**EXERCISE INSTRUCTIONS:** Copy the data below word for word, leaving out the pictures.

**LISTED ENTRIES:**
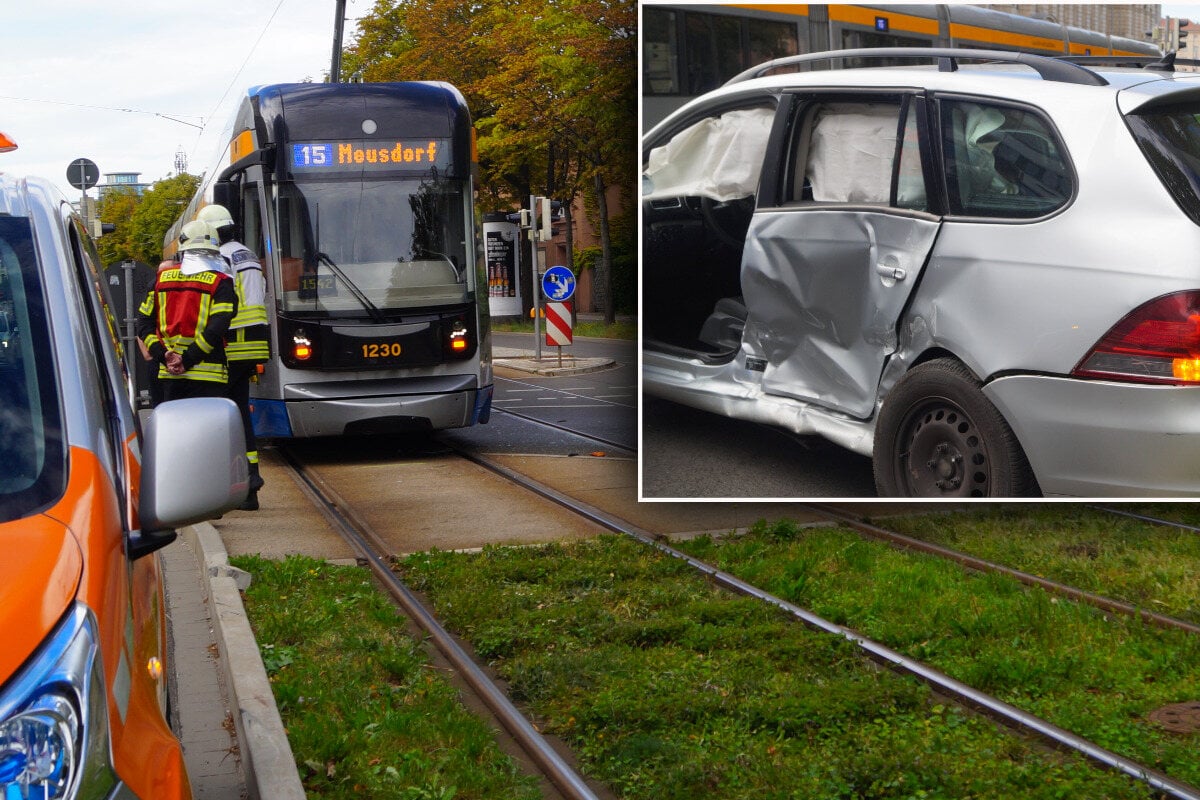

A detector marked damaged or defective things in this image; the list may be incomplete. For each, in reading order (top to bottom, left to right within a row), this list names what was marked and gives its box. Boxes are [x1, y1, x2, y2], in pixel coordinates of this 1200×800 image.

damaged silver car [648, 48, 1200, 494]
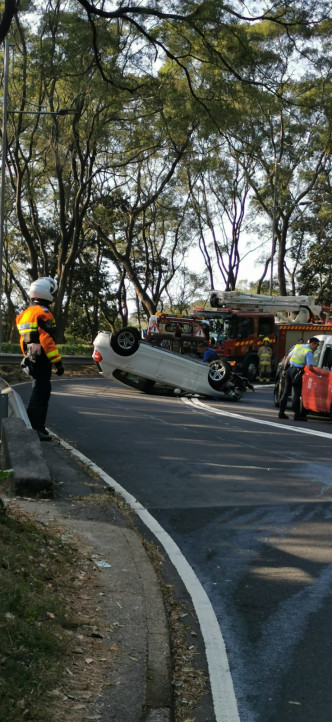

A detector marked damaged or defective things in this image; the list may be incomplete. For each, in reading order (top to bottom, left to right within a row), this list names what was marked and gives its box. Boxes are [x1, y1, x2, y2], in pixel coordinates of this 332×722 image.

overturned white car [92, 326, 253, 400]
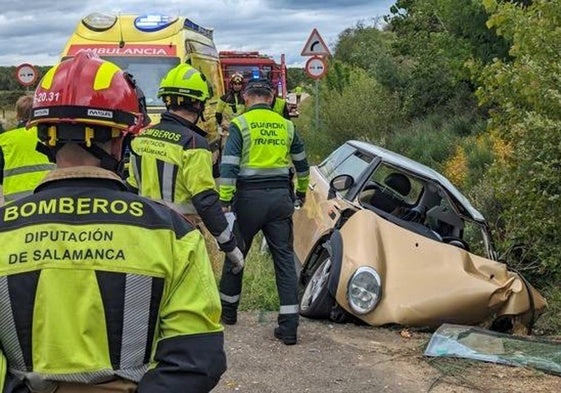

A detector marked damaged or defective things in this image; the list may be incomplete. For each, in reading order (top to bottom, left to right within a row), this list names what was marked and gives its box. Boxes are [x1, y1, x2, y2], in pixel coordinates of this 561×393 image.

severely damaged car [296, 140, 544, 330]
overturned car [294, 139, 548, 332]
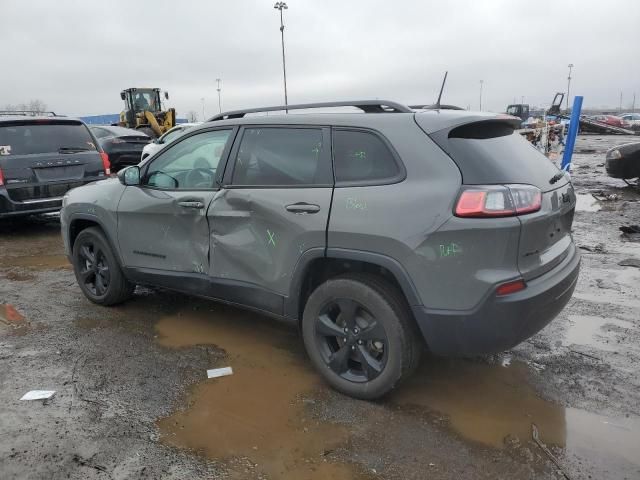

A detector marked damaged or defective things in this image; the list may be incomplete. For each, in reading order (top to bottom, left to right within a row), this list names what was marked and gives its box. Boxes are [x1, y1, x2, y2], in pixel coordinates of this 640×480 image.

damaged quarter panel [61, 176, 127, 258]
wrecked vehicle [61, 99, 580, 400]
damaged jeep cherokee [61, 99, 580, 400]
wrecked vehicle [604, 142, 640, 182]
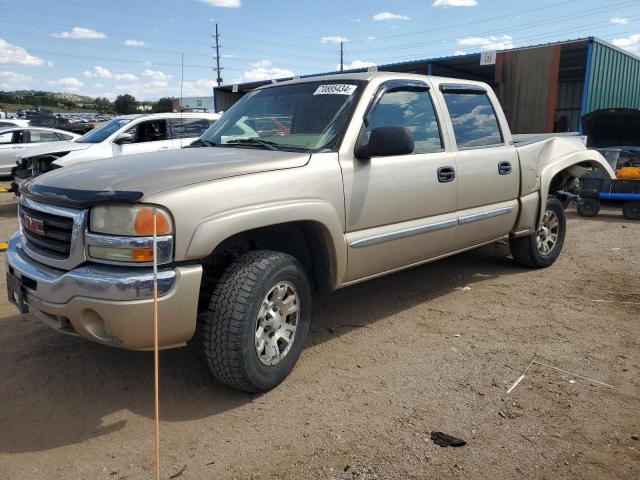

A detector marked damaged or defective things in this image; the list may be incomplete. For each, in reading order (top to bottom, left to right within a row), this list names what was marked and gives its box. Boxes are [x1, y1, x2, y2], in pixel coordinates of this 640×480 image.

damaged vehicle [11, 111, 221, 192]
damaged vehicle [576, 108, 640, 218]
damaged vehicle [5, 73, 616, 392]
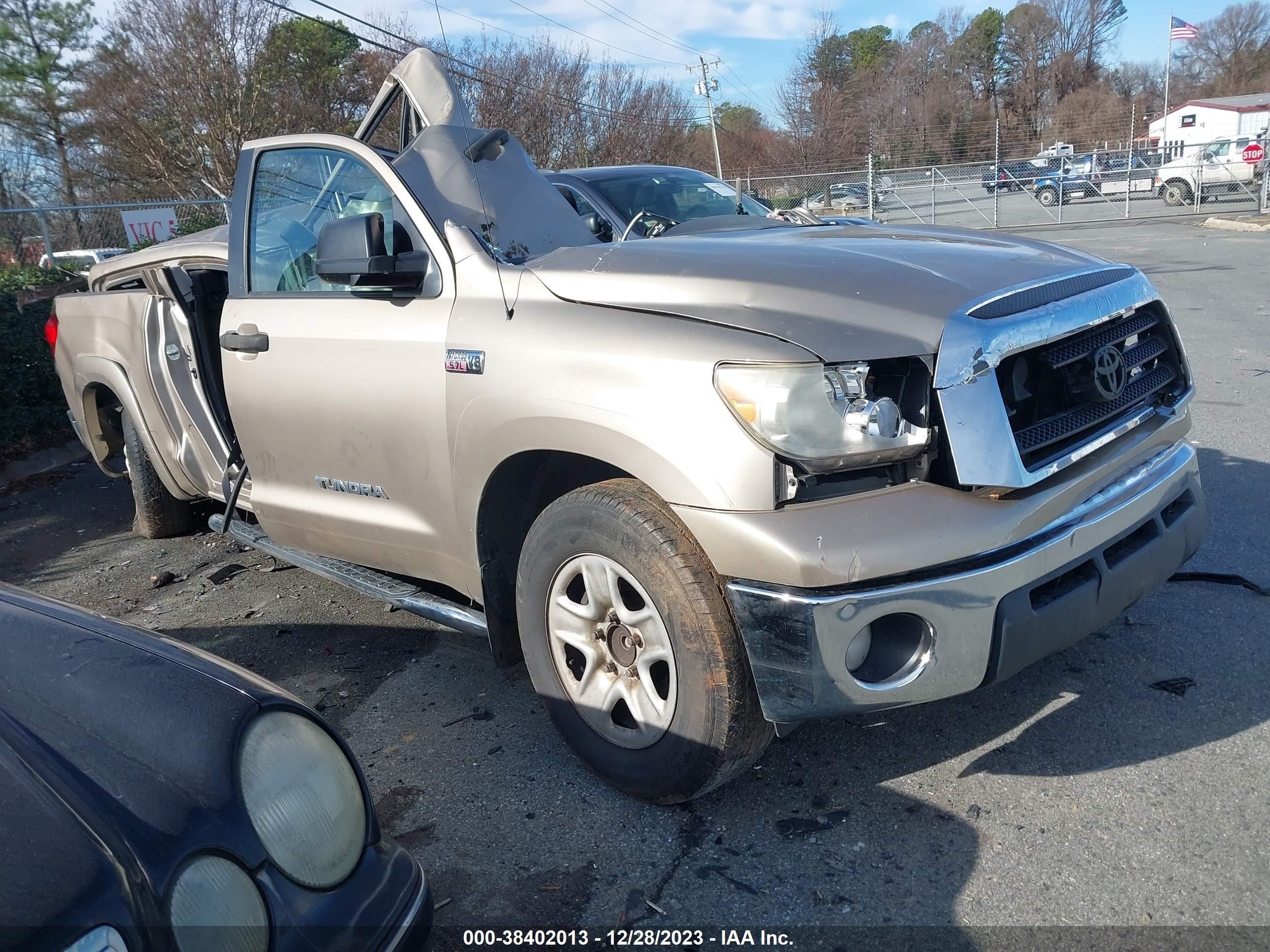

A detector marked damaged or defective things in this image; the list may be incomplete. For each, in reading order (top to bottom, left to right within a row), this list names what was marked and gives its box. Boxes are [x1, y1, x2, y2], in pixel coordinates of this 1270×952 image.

damaged pickup truck [47, 48, 1199, 802]
shattered windshield [587, 169, 772, 224]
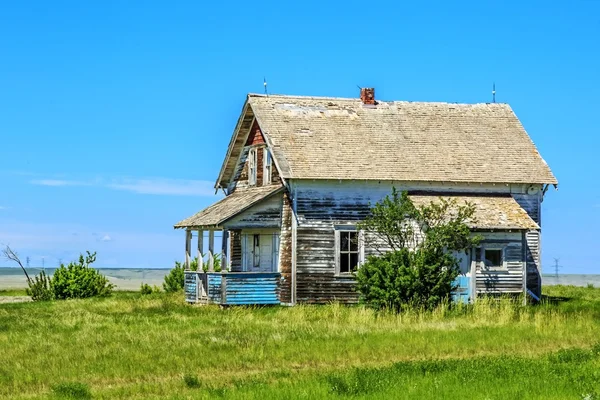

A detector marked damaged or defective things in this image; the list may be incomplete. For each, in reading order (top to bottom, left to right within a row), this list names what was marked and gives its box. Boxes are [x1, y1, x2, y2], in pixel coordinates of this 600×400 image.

rusted metal detail [278, 191, 294, 304]
broken window [338, 230, 360, 274]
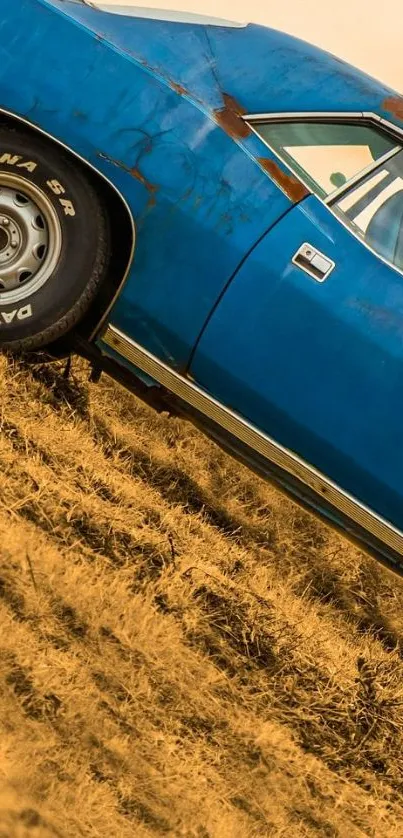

**FINISHED ANSWER:**
A detector marked damaged or defective things in this image; the list may be incomplete. For each, in reading order (top to bottom, left to right within a row), this list names what was marked and gives its box. Boxes are [x1, y1, x2, y2], in pixel coordinates of this 1200×800 image.

damaged silver car [648, 48, 1200, 494]

A detector marked damaged or defective things in this image; the list may be incomplete. For each, in reading order (top to bottom, left to right within a row), this list names what was marked and gives its box. Boxes are [x1, y1, x2, y2], in pixel coordinates of this 332×722 image.

overturned white car [92, 326, 253, 400]

A detector marked damaged or defective things in this image; the list may be incomplete. For each, in reading order (top to bottom, left to right within a row), this list names what was marked and gives its box. Boxes are [x1, y1, x2, y2], in pixel coordinates of this 561×393 image.

severely damaged car [296, 140, 544, 330]
overturned car [294, 139, 548, 332]

A detector marked damaged or defective things in this image; the list may be incomplete. For each, in reading order (top to bottom, left to right within a row), this list names what was marked and gives its box. Boxes are [x1, y1, x2, y2], in pixel coordinates of this 640×480 image.

damaged quarter panel [61, 176, 127, 258]
wrecked vehicle [61, 99, 580, 400]
damaged jeep cherokee [61, 99, 580, 400]
wrecked vehicle [604, 142, 640, 182]

A detector marked damaged or defective things in this image; the list may be incomplete. For each, in reading order (top to bottom, left to right within a row), this list names what was marked and gives its box. Boxes are [x1, y1, x2, y2], in pixel coordinates of this 640×480 image.

damaged vehicle [11, 111, 221, 192]
damaged vehicle [576, 108, 640, 218]
damaged vehicle [5, 73, 616, 392]

A detector marked damaged or defective things in this image; the list may be incomplete. For each, in reading order (top to bottom, left to right within a row), this list names what was marked and gives its box. Boxes are [x1, y1, x2, y2], in pixel coordinates of this 1270×952 image.

damaged pickup truck [47, 48, 1199, 802]
shattered windshield [587, 169, 772, 224]

A detector marked damaged or defective things in this image; the list may be incomplete. For each, in reading order (top to bottom, left to right within a row), this list names what was marked and gives its box. Boxes are [x1, y1, x2, y2], in pixel coordinates of this 600×400 image.

rusted metal detail [278, 191, 294, 304]
broken window [338, 230, 360, 274]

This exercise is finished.